Der Papst wollte diplomatisch Frieden stiften
Eine der bemerkenswertesten und bekanntesten Friedensinitiativen des Papstes war die vom Sommer 1917. Ende Mai 1917 hatte der Papst mit Eugenio Pacelli (1876–1958), dem späteren Papst Pius XII. (1939–1958), einen seiner fähigsten Diplomaten zum Nuntius nach München geschickt. Schon im Juni 1917 begegnete Pacelli dem Reichskanzler in Berlin, sowie Kaiser Wilhelm II. (1888–1918) in seinem Hauptquartier in Kreuznach, dem er ein Handschreiben des Papstes überbrachte. Diese als Vorgespräche gedachten Begegnungen sollten geheim bleiben, damit sie nicht als Schwäche der Deutschen ausgelegt werden konnten. Noch am 30. Juni traf Pacelli mit Kaiser Karl I. von Österreich (1916–1918) zusammen, von dem sich der Papst konkret Friedensverhandlungen mit Italien erhoffte, in deren Ergebnis das Gebiet von Trient an Italien abgetreten werden könnte. Die Berichte Pacellis flossen in eine päpstliche Denkschrift ein, die von der deutschen Heeresleitung sowie dem neuen nur drei Monate (Juli–November 1917) amtierende Reichskanzler Georg Michaelis (1857–1936) abgelehnt wurde.

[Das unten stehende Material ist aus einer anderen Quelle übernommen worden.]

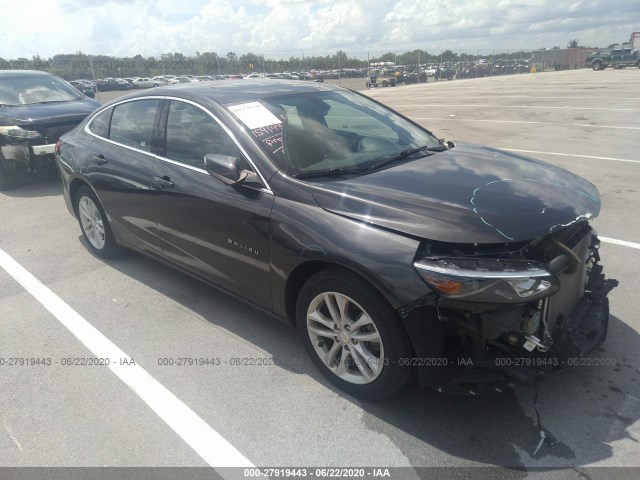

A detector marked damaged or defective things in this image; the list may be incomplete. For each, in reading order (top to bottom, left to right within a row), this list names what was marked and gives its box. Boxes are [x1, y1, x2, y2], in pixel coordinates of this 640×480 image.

cracked headlight [416, 256, 560, 302]
front-end collision damage [402, 223, 616, 396]
damaged bumper [402, 223, 616, 396]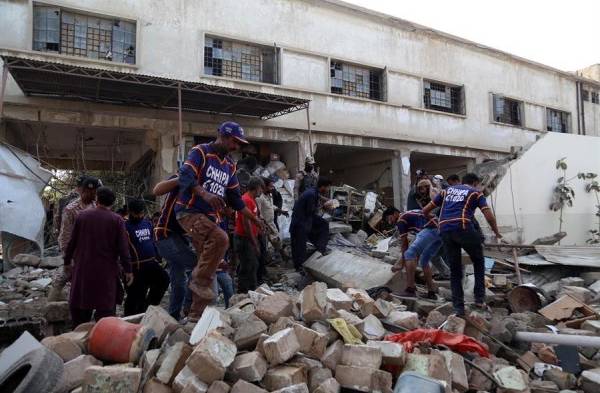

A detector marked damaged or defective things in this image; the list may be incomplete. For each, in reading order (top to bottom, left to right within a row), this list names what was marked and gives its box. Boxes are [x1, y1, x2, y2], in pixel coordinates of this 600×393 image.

broken window [33, 4, 137, 64]
broken window [202, 36, 276, 84]
damaged building [0, 0, 596, 214]
broken window [330, 60, 382, 101]
broken window [422, 79, 464, 113]
broken window [494, 94, 524, 125]
broken window [548, 108, 568, 133]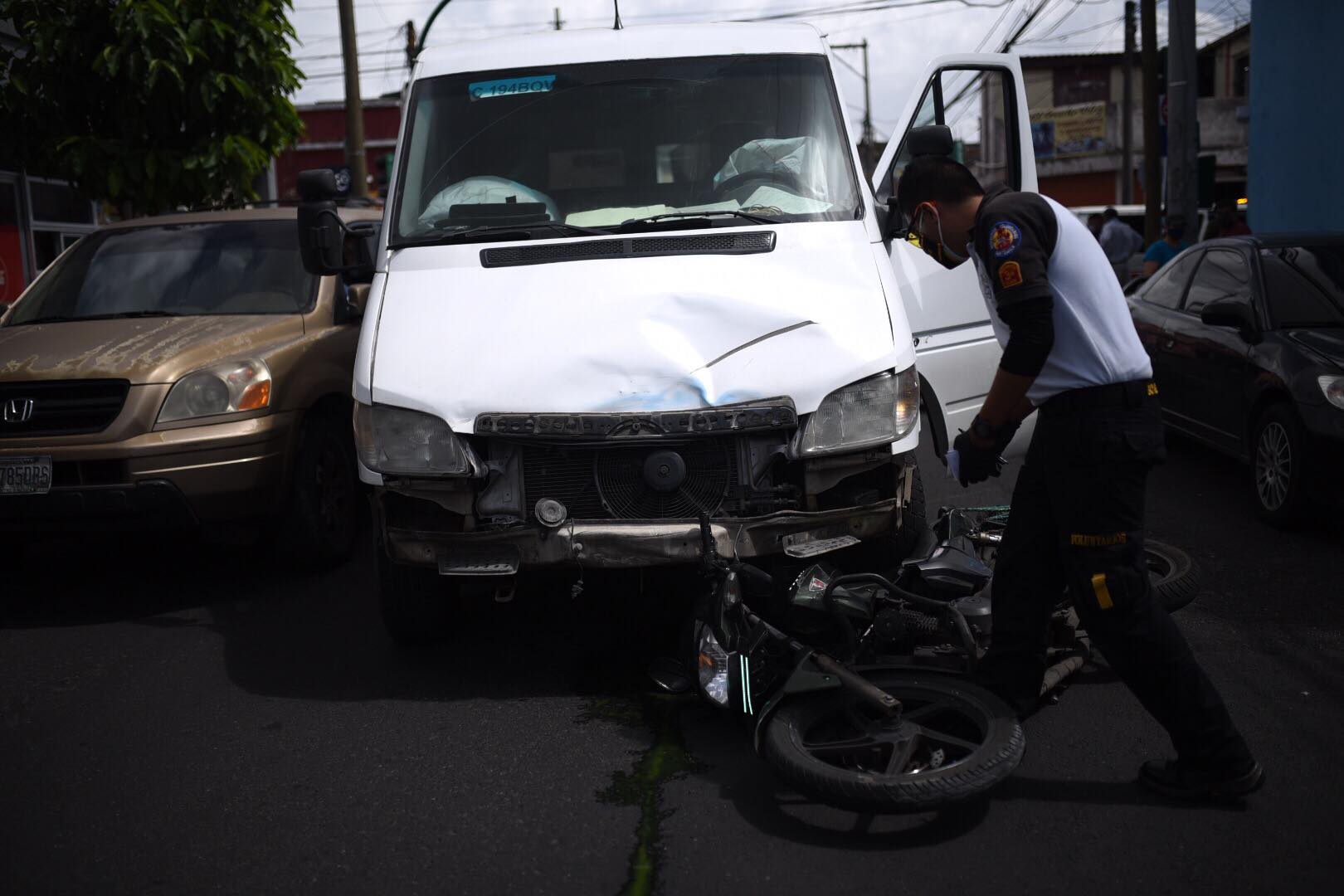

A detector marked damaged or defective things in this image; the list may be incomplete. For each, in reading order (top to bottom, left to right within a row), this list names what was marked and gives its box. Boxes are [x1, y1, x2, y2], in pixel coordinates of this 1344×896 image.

crumpled van hood [0, 314, 304, 384]
dent in hood [0, 314, 304, 384]
crumpled van hood [373, 222, 908, 430]
damaged front bumper [384, 502, 898, 572]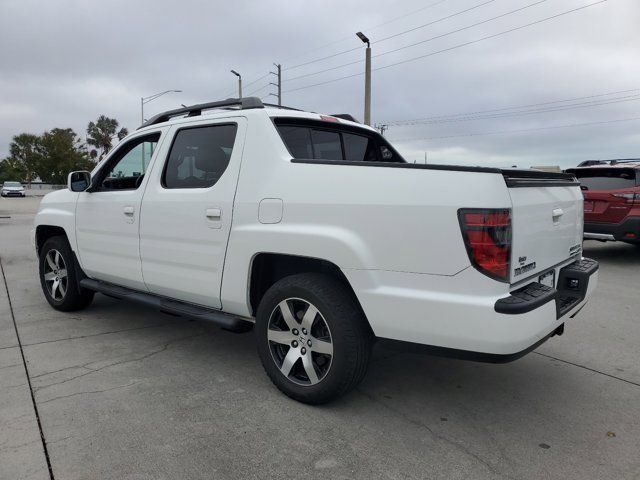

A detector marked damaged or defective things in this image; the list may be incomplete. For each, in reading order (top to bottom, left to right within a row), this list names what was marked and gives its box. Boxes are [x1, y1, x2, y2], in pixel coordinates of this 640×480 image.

pavement crack [536, 350, 640, 388]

Nachdem der Heilige Stuhl vergeblich bemüht war, auch die anderen Kriegsgegner zu Friedensverhandlungen zu bewegen, überraschte er mit seiner päpstlichen Friedensnote vom 1. August 1917, dem dritten Jahrestag des Kriegsbeginns. Auch die Mittelmächte waren von den Friedensbemühungen des Papstes wenig überzeugt, wollten aber nicht gleich in Fundamentalopposition gehen. Kaiser Karl lehnte die päpstlichen Vorschläge zur Lösung der Trient-Frage ab. Hatten die Diplomaten sich noch in vertraulich-wohlwollender Weise zusammengerauft, wechselten die Staaten in der öffentlichen Debatte zu schroffen Tönen über. Die päpstliche Friedensinitiative war gescheitert. Der Vatikan konzentrierte sich fortan nur noch auf Hilfsleistungen, schickte Verbandsmaterial und Lebensmittel und richtete einen Suchdienst für Vertriebene und Vermisste ein.
Theologie der Mission
Zu den innerkirchlichen grossen Leistungen von Benedikt XV. zählte der Abschluss der 1904 begonnenen Arbeiten zur Vereinheitlichung des Kirchenrechts unter der Leitung von Kardinalstaatssekretär Pietro Gasparri (1852–1934). Am 19. Mai 1918 trat der Codex Iuris Canonici in Kraft, der erst 1983 unter Papst Johannes Paul II. abgelöst wurde. Unabhängig vom Kriegsgeschehen hatte Benedikt XV. nicht nur das päpstliche Missionswesen neu organisiert, sondern auch eine neuartige Theologie der Mission entwickelt. Mission war für ihn nicht nur Ausbreitung des Glaubens und Bekehrung der Seelen, sondern eine zentrale und originäre Lebensfunktion der Kirche selbst. Der Papst forderte deswegen die Herausbildung von örtlichen Klerikern und löste sich damit einmal mehr von einem kolonialistischen Missionsgedanken.
Obwohl Benedikt XV. stets als kränklich wahrgenommen worden war, kam sein Tod am 22. Januar 1922 nach einer schweren Bronchitis, Grippe und schliesslich Lungenentzündung sehr überraschend.